I've deleted a comment chain in which multiple people express their obvious affront that I've decided to label Isleward as a Roguelike and ARPG. 

I stand by my claims and I am very willing to discuss and defend them. That said, I will not allow this comment section to become filled with people who can not resolve disagreements amicably.

If anyone would still like to discuss this matter further, hit me up on Discord or Twitter please.

EDIT: It seems it's not clear enough at this point. This means, if you want to further complain about the genre classification, find another avenue to do it other than the itch.io page. Contact me on Discord where it's possible to have a cohesive discussion, for example.

(1 edit) (+18)(-3)

Honestly I sincerely think you're losing both face and income by calling this game a roguelike.
Here's why:
From the outside looking in it would appear there are effectively two schools of thought regarding roguelikes, for simple need of terms lets call them "traditionalists" and "new wavers"
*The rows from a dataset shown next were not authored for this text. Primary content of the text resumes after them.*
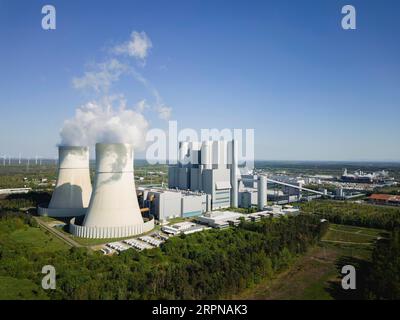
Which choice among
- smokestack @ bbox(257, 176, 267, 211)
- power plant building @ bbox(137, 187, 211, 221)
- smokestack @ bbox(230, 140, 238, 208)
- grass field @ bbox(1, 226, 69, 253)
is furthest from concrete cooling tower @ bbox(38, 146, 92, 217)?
smokestack @ bbox(257, 176, 267, 211)

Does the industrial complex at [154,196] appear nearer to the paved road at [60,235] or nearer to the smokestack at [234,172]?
the smokestack at [234,172]

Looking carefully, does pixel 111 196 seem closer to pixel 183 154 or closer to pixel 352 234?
pixel 183 154

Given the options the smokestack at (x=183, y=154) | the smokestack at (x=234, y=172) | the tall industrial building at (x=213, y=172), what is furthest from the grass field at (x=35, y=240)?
the smokestack at (x=234, y=172)

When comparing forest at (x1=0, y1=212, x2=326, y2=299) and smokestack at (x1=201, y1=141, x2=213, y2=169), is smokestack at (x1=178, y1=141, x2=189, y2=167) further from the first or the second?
forest at (x1=0, y1=212, x2=326, y2=299)

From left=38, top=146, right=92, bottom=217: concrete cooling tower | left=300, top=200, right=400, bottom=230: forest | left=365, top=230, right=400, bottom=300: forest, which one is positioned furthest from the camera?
left=38, top=146, right=92, bottom=217: concrete cooling tower

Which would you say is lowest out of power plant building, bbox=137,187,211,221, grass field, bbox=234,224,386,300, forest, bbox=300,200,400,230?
grass field, bbox=234,224,386,300

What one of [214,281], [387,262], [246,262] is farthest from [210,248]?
[387,262]
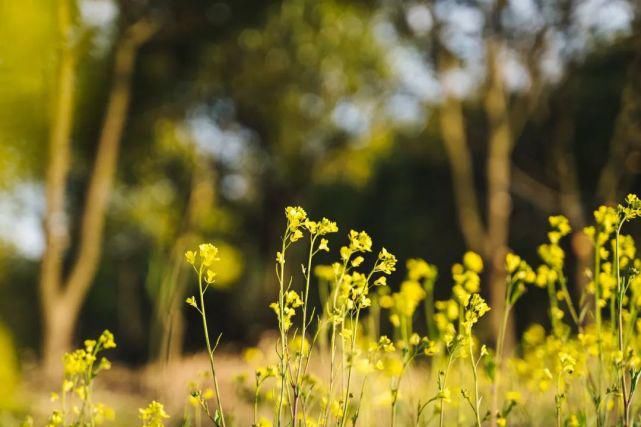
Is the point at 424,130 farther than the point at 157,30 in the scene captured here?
Yes

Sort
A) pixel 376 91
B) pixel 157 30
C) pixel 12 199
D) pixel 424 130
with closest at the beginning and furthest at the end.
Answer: pixel 157 30
pixel 12 199
pixel 376 91
pixel 424 130

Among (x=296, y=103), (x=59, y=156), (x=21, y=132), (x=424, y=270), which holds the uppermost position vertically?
(x=296, y=103)

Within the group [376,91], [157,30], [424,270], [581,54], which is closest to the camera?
[424,270]

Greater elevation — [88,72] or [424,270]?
[88,72]

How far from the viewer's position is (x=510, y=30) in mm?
8570

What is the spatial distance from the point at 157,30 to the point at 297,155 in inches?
211

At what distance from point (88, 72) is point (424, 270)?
338 inches

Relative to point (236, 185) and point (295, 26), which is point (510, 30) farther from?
point (236, 185)

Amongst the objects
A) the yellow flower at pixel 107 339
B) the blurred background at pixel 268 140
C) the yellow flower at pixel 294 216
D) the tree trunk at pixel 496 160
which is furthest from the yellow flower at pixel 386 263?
the tree trunk at pixel 496 160

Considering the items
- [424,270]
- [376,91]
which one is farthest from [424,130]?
[424,270]

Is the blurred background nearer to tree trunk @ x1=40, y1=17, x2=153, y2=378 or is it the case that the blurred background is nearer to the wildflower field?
tree trunk @ x1=40, y1=17, x2=153, y2=378

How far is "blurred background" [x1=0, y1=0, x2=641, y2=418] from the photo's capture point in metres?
8.15

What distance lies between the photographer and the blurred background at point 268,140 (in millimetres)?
8148

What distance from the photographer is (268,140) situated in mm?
14266
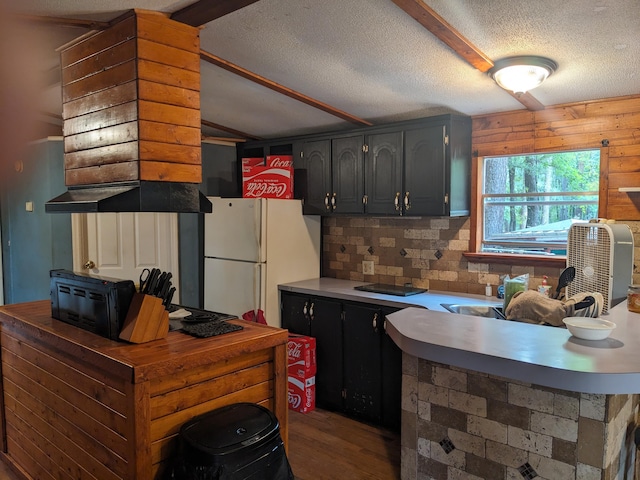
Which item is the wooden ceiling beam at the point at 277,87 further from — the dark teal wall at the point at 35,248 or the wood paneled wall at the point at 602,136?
the dark teal wall at the point at 35,248

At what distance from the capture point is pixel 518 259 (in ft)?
10.6

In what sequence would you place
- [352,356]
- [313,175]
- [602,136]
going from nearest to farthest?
1. [602,136]
2. [352,356]
3. [313,175]

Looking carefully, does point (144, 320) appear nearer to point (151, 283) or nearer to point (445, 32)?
point (151, 283)

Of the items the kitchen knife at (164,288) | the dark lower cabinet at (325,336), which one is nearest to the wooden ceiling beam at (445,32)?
the kitchen knife at (164,288)

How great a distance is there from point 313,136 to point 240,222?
0.97 m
Traditionalists have a strict set of criteria by which a game can be called a roguelike, a strict set that by which your game apparently does not fit, it may come close, but so do many other tile based games that simply arent. Calling your game a roguelike is due to this liable to annoy traditionalists out of buying/playing your game.

New wavers however will call anything with permadeath and procedural, resetting generation a roguelike. The trouble with pandering to what their market calls a roguelike is that due to the tile based nature of it your game doesnt have the marketability within such a crowd given their desire for swift, snappy action the likes of Spelunky, Isaac, Risk of Rain have. Then there's also the fact that they explicitly require procedural, and "resetting" generation of the world, an MMO the likes of which you've created looks like it would have procedural and "pesistent" generation of the world


This effectively creates a situation where by neither crowd is willing to call your game a roguelike, and both of which ask "why is this even here?". You are much like a cyberpunk cosplayer caught at a hypothetical goth convention whereby those into the victorian era gothic style are at odds with those into post modern goth culture.